Humanoid Readiness Level (HRL) Framework

The Humanoid Readiness Level (HRL) is a nine-point scale developed by HumanoidRR to give technical leaders a common vocabulary and structured methodology for assessing whether a humanoid robot platform is ready to move from evaluation into live production deployment.

It is adapted from NASA's Technology Readiness Level (TRL) framework, reoriented specifically for the operational, integration, and safety requirements of commercial humanoid deployments in industrial and logistics environments.

Unlike TRL — which measures how mature a technology is in isolation — HRL measures readiness in context: how ready is this robot, operating this task, in this facility, under these operational conditions. The same platform may be at HRL 7 in a structured logistics environment and HRL 3 in an unstructured warehouse with mixed human traffic.

"HRL is not a score you give a robot. It is a score you give a deployment scenario."

The HRL Scale

The scale runs from HRL 1 (concept only, no hardware) through HRL 9 (full autonomous production operation at scale). Levels 1–3 are pre-deployment research phases. Levels 4–6 are controlled testing and piloting. Levels 7–9 represent live operational deployment at increasing scale and autonomy.

HRL SCALE OVERVIEW

Level Definitions

Each level has a name, a definition, and a set of evidence criteria — the observable, testable conditions that must be met before a deployment can be assessed at that level. The criteria are intentionally concrete. "The robot performs well" is not evidence. "The robot completes 95% of pick tasks at the designated waypoints within 30 seconds, with no human intervention, across 500 consecutive cycles" is evidence.

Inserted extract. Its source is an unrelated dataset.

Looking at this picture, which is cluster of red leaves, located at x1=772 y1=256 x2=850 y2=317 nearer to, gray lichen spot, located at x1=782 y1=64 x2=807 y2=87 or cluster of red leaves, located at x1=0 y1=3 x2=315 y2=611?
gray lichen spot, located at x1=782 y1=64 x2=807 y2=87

Phase 1 — Research & Evaluation (HRL 1–3)

HRL 1 Concept Stage

The organisation has identified a use case for humanoid robots but has not begun hardware evaluation. Deployment is a hypothesis, not a project.

Evidence Criteria

— Use case documented with defined task scope and facility context
— Initial market survey of available platforms completed
— Internal stakeholder alignment on intent to evaluate

HRL 2 Technology Concept Defined

A specific robot platform has been selected for evaluation. The integration approach has been designed on paper — how the robot will connect to facility systems, what fleet management software will be used, and what the operator workflow will look like.

Evidence Criteria

—Platform vendor selected, hardware specification confirmed
—Fleet management software identified (e.g. Open-RMF)
—Integration architecture documented: fleet adapter, nav graph, workcell interfaces
—IT and OT infrastructure requirements identified
—Preliminary safety assessment completed

HRL 3 Component Integration Validated

All hardware and software components are integrated and functional together. The fleet adapter is communicating with the robot. The nav graph is built. The robot can receive and execute commands from the fleet management system. No production tasks have been attempted.

Evidence Criteria

—Fleet adapter live: robot state reporting to RMF at ≤2s poll rate
—Nav graph validated: all waypoints reachable, single-robot coordinate spot-check within 0.3m
—Task submission confirmed: Go-To-Place and Delivery tasks accepted and executed
—Alarm handling validated: all three alarm tiers tested and operator response documented
—E-stop tested: robot halts within 500ms of emergency stop signal

Phase 2 — Piloting (HRL 4–6)

HRL 4 Lab Validation — Full Task Cycle

The complete end-to-end task cycle — from task submission through execution, completion, and reporting — has been validated in a controlled lab environment. The lab replicates key aspects of the target deployment but is not the production facility.

Evidence Criteria

—100 consecutive task cycles completed with <5% failure rate
—Multi-robot test: 3+ robots dispatched simultaneously with no deadlocks
—Failure recovery validated: robot recovers from navigation failure and API timeout within defined miss counter thresholds
—Charging cycle validated: robot autonomously routes to charger at low battery and resumes tasks post-charge
—Adapter crash recovery tested: persistent state file correctly restores task context after restart

HRL 5 Controlled Pilot — Representative Environment

The deployment is tested in an environment that closely mimics the target production facility — same floor surface, similar obstacle profile, representative traffic conditions — but is not yet the live production line. Human workers may be present but are briefed participants, not uninformed co-workers.

Evidence Criteria

—500+ task cycles in representative environment, <5% failure rate sustained
—Human co-presence validated: robot yields correctly to humans crossing path, no unsafe proximities recorded
—Full shift duration test: 8-hour continuous operation with no unrecovered faults
—Operator runbook complete: all alarm types, response procedures, and escalation paths documented
—Safety authority sign-off obtained for human co-presence operation
—Baseline KPIs established: task throughput/shift, failure rate, fleet utilisation, avg task duration

HRL 6 Full Pilot — Production Environment

The robot is operating in the actual target facility, executing real tasks alongside uninformed co-workers. Task outcomes are tracked but not yet counted toward production targets. This is the critical gate before live production — issues found at HRL 6 are fixable. Issues found at HRL 7 are incidents.

Evidence Criteria

—2-week continuous operation in live facility, no production-counted tasks
—All uninformed co-workers briefed on robot presence and right-of-way rules
—Zero safety incidents requiring regulatory reporting
—KPIs tracking within 15% of HRL 5 baseline (no significant degradation in real environment)
—Facility layout drift check completed: SLAM map validated against current physical layout
—Maintenance schedule established and first scheduled maintenance completed

Phase 3 — Production Deployment (HRL 7–9)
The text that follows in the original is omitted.